A Slew of Succulents

The Kalanchoe Genus Offers a Multitude of Drought-Tolerant Species

The diversity of plant life is quite amazing. The something like 300,000 plant types on the earth have evolved from some single-celled algae to everything from giant redwood trees to lacy ferns. What is really astounding is when within a very closely related group of plants, say species in the very same genus, there can be so much variation in plant form.

The genus Kalanchoe is one such group. From smallest to largest, there are a multitude of succulent and thus drought-tolerant species to choose from. One of the smallest in stature is only 8-12 inches tall and has an equally dainty name—the flower dust plant (K. pumila). The small dark green leaves are dusted with a whitish powder, giving the whole plant a ghostly hue. For several months in late winter and early spring, the plant disappears beneath a multitude of pink flowers. It is useful for the edge of the bed or in containers.

Another species that blooms in a pretty showy way also has sculptural good looks year-round. K. fedtschenkoi has short stems, usually no higher than a foot, that sport succulent leaves with scalloped edges in shades of gray-green shading to pink (yes, pink!). The leaves tend to all line up in the same direction parallel to the stem and facing the source of the brightest light. When in bloom, the graceful flower stalks rise up from the apex of the stems and also tend to curve all in the same direction while dangling dusty-pink bell-shaped flowers.

Some other species are not especially noted for their flowers, but the colors and patterns on their leaves are worth a second look. The most charming of these is the panda plant (K. tomentosa). It has slender stems supporting a few narrow fleshy leaves that are covered in short, thick hairs. The gray-green, slightly notched leaves are edged in dark brown. Very cute, just like a real panda.

The larger species are equally enchanting. Kalanchoe beharensis is the giant among them. Sometimes known as the felt plant, the leaves of this species are covered with what can only be compared to the flocking on a cheap plastic toy bear. They are of an ornamental and intricate shape, as well—sort of an arrowhead shape that is partially folded with an irregularly wavy edge. Just a handful of these leaves will top a thick succulent stem that can be up to six feet tall in an old, lucky plant. The other show-stopper is K. luciae, also known as the paddle plant because it looks like a bouquet of ping pong paddles stuck in the ground. In bright light and cold winter temps, the paddle-shaped leaves take on a deep flame-orange color shading to the palest green at the base. The plants will slowly increase in size by growing separate basal suckers, eventually reaching a couple of feet in diameter.

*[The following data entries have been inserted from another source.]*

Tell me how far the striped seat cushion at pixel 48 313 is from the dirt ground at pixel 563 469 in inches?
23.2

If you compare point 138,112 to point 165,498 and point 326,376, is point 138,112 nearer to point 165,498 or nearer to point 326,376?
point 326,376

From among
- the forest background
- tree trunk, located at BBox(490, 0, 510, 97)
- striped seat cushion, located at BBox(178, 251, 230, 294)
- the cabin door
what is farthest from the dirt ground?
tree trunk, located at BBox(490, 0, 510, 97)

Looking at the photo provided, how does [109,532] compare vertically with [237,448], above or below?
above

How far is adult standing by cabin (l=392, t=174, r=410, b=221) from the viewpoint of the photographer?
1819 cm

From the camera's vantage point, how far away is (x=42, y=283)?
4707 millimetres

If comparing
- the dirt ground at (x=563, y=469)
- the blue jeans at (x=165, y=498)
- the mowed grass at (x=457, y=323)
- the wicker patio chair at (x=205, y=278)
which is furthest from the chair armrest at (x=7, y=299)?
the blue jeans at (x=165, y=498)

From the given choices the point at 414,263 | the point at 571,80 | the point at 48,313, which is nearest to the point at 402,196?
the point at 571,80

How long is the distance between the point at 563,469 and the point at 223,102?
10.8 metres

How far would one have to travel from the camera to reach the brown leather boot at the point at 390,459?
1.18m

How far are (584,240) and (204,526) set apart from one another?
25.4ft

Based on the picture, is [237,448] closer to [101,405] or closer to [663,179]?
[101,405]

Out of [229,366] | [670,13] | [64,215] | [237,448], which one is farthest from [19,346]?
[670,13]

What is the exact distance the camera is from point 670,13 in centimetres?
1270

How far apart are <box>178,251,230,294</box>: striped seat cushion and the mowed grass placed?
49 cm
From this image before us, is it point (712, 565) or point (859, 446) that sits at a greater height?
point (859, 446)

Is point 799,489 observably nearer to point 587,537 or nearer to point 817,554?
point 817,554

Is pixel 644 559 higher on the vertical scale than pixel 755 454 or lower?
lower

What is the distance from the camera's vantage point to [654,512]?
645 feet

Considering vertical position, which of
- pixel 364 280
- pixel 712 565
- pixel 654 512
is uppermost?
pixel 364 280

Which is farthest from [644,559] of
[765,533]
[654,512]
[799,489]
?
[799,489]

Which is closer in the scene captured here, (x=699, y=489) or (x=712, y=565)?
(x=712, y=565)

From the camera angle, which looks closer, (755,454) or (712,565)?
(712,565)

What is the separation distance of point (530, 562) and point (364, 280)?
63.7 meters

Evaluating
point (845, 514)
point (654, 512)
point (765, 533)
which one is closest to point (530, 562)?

Celebrate diversity wherever it is found. In the dry garden, it could be with a kalanchoe or two.

March Tips

• Don’t panic if your oak trees have been defoliated (or nearly so) by the seasonal attack of oak moth caterpillars. The offending insects will soon die on their own or be picked off by birds, and the oaks will grow another set of leaves. If rains hold off, consider giving them a deep irrigation while temperatures are still cool to give the trees a better chance of recovery.

• That goes for other plants, especially trees, this so-far-unrainy season. Regular irrigation is still needed. Monitor soil moisture, and water as necessary.

• Check mulch levels, renewing to a depth of a minimum of four inches.